__Passage given__:
§ §

By Carolyn Eisenberg
Carolyn Eisenberg is a professor of history at Hofstra University and a visiting professor at Dartmouth College. She is the author of "Drawing the Line: The American Decision to Divide Germany."

October 7, 2003

As alarming evidence of the Bush administration's mendacity began to surface this summer, there came an odd voice from the past. In a public television documentary marking the 30th anniversary of the Senate Watergate hearings, President Richard Nixon's White House operative Jeb Stuart Magruder confessed to hearing Nixon order the break-in of the Democratic headquarters.

Few Americans under the age of 50 will recognize his name. But in the distant summer of 1973, millions of people were glued to their TV sets, watching Magruder and his colleagues testify before Congress. Would these Nixon stalwarts incriminate their boss? And would they answer the riveting question: "What did the president know and when did he know it?"

Today's Congress is avoiding this kind of tough inquiry. Two weeks ago the
leaders of the House Intelligence Committee issued an interim report citing the "dearth" of hard data underpinning the National Intelligence Estimate, which was used to justify the war on Iraq.

They evaded the more fundamental question of whether members of the Bush administration engaged in fraud. So far congressional Republicans have blocked a full-scale investigation, while the Democrats are quiescent.

As presidents, the famously proactive Nixon and the notoriously inattentive Bush have little in common. Nevertheless, the Watergate experience has particular
relevance to our present condition. Though sometimes forgotten, the cluster of crimes and misdeeds associated with the White House "plumbers" unit was the outgrowth of a rancorous dispute inside the administration over U.S. intervention abroad.

Nixon's transgressions originated in the Vietnam War. Once he decided to begin
withdrawing troops, an American defeat was inevitable. Yet he and his National Security Adviser Henry Kissinger obsessively pursued victory, generating bitter conflict with career officials inside the Departments of State, Defense and the CIA, who objected to squandering more money and American lives for a doomed enterprise.

§ §

__Records supplied__:
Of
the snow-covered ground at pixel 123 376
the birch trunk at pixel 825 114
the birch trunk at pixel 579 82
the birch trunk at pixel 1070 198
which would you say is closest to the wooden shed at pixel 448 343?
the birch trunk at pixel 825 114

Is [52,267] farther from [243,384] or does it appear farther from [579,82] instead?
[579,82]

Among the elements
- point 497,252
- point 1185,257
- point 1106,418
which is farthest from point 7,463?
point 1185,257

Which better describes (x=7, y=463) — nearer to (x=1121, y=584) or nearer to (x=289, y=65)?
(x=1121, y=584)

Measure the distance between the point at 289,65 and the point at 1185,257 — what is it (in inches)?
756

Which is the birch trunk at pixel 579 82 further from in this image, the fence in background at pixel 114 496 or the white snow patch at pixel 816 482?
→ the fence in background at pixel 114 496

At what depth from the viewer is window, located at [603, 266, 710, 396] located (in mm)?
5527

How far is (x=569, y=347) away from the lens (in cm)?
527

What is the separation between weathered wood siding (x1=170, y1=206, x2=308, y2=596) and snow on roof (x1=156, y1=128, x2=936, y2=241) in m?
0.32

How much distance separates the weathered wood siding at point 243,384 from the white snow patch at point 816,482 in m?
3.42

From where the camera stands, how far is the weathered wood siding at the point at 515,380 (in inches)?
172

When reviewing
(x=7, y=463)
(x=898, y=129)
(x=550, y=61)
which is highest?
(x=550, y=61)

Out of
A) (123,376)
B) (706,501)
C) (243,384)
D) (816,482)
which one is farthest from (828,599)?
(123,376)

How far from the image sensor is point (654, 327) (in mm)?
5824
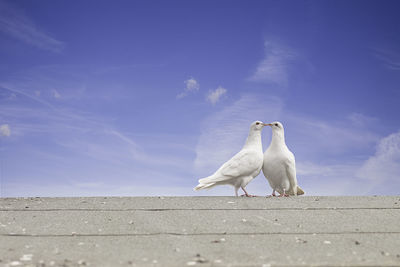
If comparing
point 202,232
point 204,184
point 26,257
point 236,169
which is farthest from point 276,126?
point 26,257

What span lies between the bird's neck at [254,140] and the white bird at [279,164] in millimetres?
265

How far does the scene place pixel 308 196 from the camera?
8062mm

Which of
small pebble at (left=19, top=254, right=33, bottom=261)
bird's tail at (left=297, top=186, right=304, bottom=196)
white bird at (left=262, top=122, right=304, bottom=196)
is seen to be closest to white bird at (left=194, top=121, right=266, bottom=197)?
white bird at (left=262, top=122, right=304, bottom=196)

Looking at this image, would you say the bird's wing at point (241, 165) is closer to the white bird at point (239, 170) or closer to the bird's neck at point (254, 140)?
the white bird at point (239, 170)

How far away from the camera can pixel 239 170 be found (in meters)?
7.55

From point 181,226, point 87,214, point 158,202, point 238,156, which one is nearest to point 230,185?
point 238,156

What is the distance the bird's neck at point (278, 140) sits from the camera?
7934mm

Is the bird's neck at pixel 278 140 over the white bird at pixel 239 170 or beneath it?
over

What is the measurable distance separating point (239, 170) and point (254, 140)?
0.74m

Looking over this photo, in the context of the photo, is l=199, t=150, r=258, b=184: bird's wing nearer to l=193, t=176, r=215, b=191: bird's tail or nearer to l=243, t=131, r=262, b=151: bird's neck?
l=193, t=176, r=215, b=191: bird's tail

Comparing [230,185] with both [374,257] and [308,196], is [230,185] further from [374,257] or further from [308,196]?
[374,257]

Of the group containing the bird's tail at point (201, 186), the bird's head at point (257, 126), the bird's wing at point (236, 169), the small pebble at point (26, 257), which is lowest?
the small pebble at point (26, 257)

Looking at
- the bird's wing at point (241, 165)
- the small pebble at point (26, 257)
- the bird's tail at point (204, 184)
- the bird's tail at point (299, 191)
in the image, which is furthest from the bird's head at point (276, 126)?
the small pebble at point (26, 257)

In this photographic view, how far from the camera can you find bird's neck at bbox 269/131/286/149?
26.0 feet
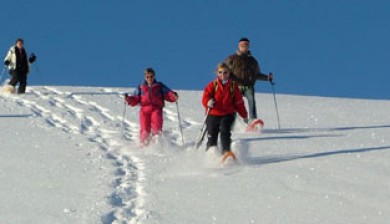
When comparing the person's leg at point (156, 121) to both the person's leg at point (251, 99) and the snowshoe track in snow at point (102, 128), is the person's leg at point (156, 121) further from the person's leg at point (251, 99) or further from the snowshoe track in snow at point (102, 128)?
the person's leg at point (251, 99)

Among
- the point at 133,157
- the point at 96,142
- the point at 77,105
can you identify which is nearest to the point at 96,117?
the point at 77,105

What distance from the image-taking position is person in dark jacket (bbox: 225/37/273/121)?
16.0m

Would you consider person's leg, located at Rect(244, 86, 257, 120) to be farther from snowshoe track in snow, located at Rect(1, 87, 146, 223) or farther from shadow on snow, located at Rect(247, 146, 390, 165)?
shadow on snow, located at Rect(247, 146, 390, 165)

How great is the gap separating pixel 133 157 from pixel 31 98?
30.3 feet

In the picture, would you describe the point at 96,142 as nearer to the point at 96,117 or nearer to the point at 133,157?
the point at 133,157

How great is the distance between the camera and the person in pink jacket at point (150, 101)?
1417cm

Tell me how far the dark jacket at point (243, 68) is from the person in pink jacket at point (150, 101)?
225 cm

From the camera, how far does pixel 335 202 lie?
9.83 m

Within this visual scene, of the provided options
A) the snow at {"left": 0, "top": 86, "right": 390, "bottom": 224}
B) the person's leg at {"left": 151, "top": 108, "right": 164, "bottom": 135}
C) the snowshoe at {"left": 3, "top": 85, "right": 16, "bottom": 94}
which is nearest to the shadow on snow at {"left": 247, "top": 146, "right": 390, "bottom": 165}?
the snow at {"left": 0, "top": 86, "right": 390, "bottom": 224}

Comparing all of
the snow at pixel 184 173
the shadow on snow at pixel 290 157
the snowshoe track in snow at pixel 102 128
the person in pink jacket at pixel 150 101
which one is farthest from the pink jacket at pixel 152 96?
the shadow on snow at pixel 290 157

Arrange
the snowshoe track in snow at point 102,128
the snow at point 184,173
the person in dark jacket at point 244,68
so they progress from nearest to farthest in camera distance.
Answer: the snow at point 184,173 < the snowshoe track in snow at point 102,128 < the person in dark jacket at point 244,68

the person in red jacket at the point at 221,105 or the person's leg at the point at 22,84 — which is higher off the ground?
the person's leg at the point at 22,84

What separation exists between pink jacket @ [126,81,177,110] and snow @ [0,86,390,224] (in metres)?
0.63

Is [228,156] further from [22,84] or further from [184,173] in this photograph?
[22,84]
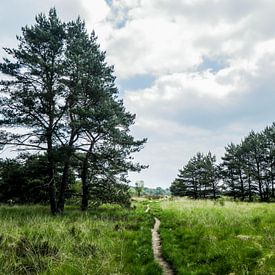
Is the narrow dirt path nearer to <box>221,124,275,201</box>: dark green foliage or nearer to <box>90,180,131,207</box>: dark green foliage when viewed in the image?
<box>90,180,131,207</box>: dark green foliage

§ §

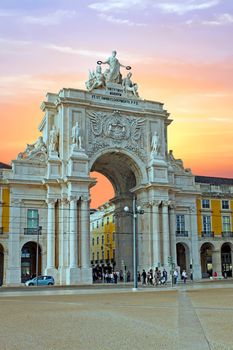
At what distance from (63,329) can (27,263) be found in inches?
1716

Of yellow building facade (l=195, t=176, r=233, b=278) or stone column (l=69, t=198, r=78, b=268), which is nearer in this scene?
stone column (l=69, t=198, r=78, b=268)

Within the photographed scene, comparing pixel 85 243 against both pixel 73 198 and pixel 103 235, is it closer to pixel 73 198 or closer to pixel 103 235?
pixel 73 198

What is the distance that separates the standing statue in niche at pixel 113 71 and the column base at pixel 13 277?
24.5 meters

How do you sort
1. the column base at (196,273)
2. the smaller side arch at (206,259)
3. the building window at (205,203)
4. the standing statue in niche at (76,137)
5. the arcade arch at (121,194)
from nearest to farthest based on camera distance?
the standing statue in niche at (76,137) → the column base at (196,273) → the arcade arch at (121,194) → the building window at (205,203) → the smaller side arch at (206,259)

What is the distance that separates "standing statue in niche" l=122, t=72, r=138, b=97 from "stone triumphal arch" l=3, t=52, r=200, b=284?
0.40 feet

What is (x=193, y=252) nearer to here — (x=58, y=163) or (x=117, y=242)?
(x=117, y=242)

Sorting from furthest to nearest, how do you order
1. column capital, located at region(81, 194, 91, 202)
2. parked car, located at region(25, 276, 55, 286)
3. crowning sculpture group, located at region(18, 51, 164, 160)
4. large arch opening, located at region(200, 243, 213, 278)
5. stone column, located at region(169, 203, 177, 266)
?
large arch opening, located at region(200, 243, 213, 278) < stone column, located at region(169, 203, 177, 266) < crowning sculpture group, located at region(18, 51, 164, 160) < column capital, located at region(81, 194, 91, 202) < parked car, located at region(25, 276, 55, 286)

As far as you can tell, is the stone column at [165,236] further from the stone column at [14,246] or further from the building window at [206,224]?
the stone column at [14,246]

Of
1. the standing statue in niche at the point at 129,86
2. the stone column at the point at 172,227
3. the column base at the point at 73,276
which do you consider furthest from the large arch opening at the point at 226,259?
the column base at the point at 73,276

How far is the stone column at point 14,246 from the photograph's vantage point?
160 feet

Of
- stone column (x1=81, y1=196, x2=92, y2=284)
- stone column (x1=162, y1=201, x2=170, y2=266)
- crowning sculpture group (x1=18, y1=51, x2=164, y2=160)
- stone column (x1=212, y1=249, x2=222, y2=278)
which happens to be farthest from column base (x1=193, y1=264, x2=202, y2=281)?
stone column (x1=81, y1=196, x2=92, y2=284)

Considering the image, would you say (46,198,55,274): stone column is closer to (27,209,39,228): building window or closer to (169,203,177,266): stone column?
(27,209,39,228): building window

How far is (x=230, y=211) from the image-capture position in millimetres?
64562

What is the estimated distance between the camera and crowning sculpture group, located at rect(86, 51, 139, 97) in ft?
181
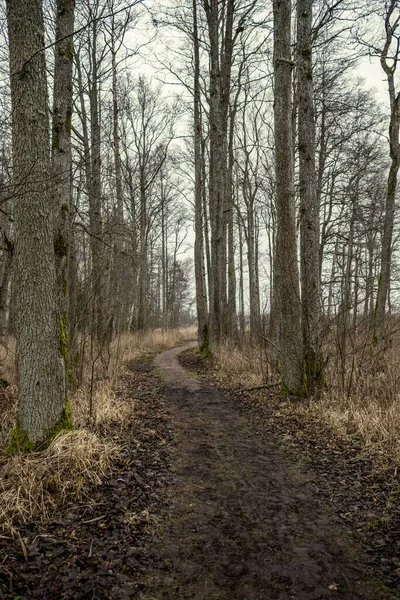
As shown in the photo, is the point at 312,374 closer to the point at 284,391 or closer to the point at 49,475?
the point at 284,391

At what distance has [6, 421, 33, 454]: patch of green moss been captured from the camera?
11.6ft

§ §

__Brief 1__: Count the lines of the entries above that contain the string "pink", treating uppercase and lowercase as different, and reply with the number alone.
__Brief 2__: Go on with the commentary on Watergate and the Bush administration, picking up right after its final sentence.

__Task response 1__: 5

__Task response 2__:
Viewing this dissent as "disloyalty," Nixon and Kissinger developed the habit of breaching normal governmental procedures: wire-tapping their own subordinates, doctoring classified documents, deceiving cabinet members and violating the military chain of command. Eventually their preoccupation with "leaks" produced the plumbers and precipitated the chain of events that led to the Watergate burglary.

In the George W. Bush administration, the usurpation of power has been
carried out by a small group of neo-conservative political appointees, led by Vice President Dick Cheney and Secretary of Defense Donald Rumsfeld. Wanting a war with Iraq for their own reasons, they recast their mission as a response to terrorism. By positing a link between al-Qaida and Saddam Hussein and circulating hair-raising claims about Iraq's weapons of mass destruction, they prodded a frightened nation into war. Among those trampled in the stampede were the experts inside the national security bureaucracies whose information did not sustain the desired conclusions. The retaliation against former Ambassador Joseph Wilson, by naming his CIA-employed wife, is part of this pattern.

It took four years before Nixon and Kissinger abandoned their incoherent Vietnam strategy. By then almost 20,000 more American soldiers were dead,
many times that number were wounded in body and spirit, and hundreds of thousands of Vietnamese had perished. Will Congress allow the Bush administration to duplicate their willful blindness, when the outlines of our current disaster are already clear?

It is the same disdain for inconvenient facts, which characterized the Cheney-Rumsfeld drive to war, that currently underpins the failure of the occupation. Having marginalized their own Middle East specialists and those military people who had experience of nation-building, they indulged a fantasy of a euphoric liberation. For that illusion our youngsters in uniform are dying almost every day.

Before their suffering and that of Iraqi civilians overwhelms our nation, Congress
should do its job. Its first responsibility is to illuminate the process by which our public was gulled into an invasion. For that purpose, it needs to obtain the testimony of the career officers in the State Department, the Pentagon and the CIA. These people have an important story to tell, and a vigilant Congress should elicit their sworn statements, swiftly and publicly.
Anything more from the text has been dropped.